I’ve already logged in to my user interface. I’m going to jump from my Detections area to my Investigate area. The Investigate area allows you to easily search for computer, IP address, hash, or user, historically across your entire organization.
I’m going to choose Hash, and paste an MD5 hash that I may have received from one of my peers, or a threat intelligence service that I may be subscribed to. I want to see if it has been executed across my organization in the last seven days. I could alternatively enter a file name that goes along with that hash, or a command line or a specific computer name or a username.

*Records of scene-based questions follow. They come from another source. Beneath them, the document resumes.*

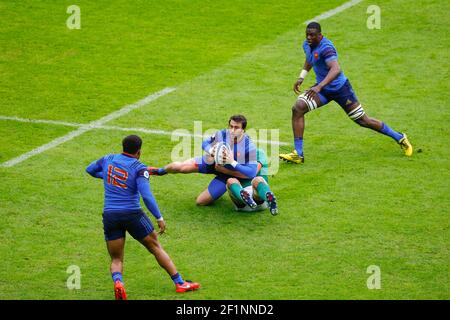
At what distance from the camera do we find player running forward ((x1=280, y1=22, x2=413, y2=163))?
48.7 ft

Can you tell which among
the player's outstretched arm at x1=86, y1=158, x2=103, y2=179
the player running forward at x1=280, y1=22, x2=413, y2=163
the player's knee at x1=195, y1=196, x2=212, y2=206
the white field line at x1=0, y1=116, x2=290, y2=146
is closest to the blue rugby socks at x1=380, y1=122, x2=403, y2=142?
the player running forward at x1=280, y1=22, x2=413, y2=163

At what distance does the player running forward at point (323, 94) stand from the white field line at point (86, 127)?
3.73 m

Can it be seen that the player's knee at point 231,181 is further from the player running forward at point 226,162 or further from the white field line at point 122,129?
the white field line at point 122,129

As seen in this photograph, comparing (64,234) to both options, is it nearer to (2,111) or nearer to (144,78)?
(2,111)

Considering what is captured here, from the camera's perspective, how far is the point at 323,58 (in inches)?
590

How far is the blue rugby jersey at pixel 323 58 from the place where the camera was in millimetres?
14914

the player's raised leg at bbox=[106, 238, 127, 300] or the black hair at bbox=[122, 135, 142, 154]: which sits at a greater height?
the black hair at bbox=[122, 135, 142, 154]

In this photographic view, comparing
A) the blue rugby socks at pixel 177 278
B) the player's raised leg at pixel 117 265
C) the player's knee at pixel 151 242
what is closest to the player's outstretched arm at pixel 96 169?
the player's raised leg at pixel 117 265

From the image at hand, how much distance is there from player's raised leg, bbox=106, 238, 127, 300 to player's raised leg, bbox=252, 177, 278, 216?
267cm

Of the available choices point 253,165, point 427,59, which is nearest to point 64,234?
point 253,165

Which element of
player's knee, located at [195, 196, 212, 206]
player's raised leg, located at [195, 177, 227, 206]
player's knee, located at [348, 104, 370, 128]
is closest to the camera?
player's raised leg, located at [195, 177, 227, 206]

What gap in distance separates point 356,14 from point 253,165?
9980mm

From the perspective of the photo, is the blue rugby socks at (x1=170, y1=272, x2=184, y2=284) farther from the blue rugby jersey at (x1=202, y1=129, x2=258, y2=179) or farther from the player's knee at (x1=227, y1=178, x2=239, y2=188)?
the blue rugby jersey at (x1=202, y1=129, x2=258, y2=179)

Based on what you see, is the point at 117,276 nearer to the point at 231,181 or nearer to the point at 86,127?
the point at 231,181
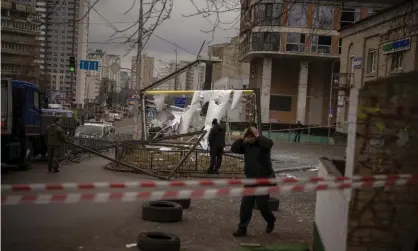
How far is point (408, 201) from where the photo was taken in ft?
15.6

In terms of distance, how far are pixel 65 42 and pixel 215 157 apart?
1081 inches

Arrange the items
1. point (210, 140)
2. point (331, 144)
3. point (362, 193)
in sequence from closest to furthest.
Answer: point (362, 193), point (210, 140), point (331, 144)

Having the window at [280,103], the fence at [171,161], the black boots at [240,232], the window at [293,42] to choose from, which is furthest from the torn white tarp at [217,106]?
the window at [280,103]

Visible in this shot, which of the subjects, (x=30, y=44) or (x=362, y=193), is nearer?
(x=362, y=193)

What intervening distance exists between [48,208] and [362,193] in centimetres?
670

I’m going to go ahead and hit Submit. The second I do, we are only searching in the Cloud. We are not going out to your endpoints in real time and asking them if they have that hash on them right now.
The importance of this is the fact that the machine may have been reimaged, destroyed, or stolen. If the machine is no longer able to come online, you must be able to search historically. And in our case, we search in the Cloud, where all your data is located.
As we can see here, here is the file result. This is the name of the actual file, any certificates or file descriptions associated with that file, and the SHA250 hash that matches up with the hash that I searched for. We can also see the decoding of the actual file information, or the metadata about that file.
Here is the history of where that file ran. There’s only one file with that exact cache, and this is it right here. It only ran on one single computer loaded right here. And that’s the name of the computer. This is the first time it ran– and it also last ran on the same exact computer– and the last time it ran.
We also see the process execution history– again, number of computers, unique file count, and number of process executions. The first time it executed and the first date it executed.
We can also see that it did have detections from Falcon Host associated with that file. In this case, these detections would show up in our detection screen. And the reason why it showed up in the first place, there were 40 AV engines that felt that this file was malware.
If I scroll to the right, I can see the process ID and the exact command line that was used to launch that file, which would give me a lot more info. Here is the timeline of the process execution. Had this file been spreading across my organization, I would have seen several more blue bars– which indicate further executions of the file– across additional machines if any had executed that file. So, now we know that the execution was isolated to one single machine on one single day.
Again, here is more additional anti-virus information– all the different engines and all the different malware names that this was detected as.
Again, the importance of searching historically across your organization for file executions is imperative to a good incident response strategy.